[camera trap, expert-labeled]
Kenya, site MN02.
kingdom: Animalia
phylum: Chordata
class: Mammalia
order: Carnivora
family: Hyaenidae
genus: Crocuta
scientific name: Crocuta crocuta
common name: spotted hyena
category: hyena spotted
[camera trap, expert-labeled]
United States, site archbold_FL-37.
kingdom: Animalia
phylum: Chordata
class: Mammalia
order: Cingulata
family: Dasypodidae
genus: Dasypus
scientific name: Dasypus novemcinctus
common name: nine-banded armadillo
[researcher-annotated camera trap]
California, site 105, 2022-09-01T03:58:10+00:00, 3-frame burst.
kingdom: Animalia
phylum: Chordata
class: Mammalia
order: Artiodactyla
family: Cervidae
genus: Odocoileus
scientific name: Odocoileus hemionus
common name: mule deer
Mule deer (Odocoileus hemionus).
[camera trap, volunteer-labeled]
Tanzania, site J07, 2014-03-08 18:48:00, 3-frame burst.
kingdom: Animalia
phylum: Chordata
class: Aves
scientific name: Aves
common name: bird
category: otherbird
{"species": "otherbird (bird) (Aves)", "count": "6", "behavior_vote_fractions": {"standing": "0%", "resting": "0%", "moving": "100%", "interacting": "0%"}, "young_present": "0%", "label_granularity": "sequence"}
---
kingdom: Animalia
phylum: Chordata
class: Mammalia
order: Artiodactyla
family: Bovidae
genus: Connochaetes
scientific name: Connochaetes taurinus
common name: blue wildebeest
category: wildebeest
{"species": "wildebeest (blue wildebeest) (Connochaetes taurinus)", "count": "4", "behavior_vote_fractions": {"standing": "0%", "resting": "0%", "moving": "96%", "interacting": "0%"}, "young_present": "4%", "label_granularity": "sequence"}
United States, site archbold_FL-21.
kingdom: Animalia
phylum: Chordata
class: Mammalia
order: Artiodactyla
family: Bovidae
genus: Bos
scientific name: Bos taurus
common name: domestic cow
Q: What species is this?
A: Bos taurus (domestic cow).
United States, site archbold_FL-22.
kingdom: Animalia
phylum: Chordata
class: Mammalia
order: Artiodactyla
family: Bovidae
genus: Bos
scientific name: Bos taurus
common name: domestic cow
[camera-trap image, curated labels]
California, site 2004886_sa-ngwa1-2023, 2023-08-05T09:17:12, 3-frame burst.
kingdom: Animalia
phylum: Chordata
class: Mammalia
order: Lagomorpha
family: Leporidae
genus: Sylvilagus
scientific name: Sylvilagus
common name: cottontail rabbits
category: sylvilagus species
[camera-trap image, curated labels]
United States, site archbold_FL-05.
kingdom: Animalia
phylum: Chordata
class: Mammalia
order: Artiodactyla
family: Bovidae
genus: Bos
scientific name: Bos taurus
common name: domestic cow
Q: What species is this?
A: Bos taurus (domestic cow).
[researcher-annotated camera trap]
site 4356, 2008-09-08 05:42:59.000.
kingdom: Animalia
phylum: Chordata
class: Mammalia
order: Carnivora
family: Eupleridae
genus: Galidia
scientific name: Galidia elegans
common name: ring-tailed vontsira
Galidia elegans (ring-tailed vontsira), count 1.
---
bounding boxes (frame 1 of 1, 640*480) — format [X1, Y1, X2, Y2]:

◆ ◆ ◆ ◆

Give the count of lines in the listing that hold "species", and write nothing beyond it.

Result of the task:
5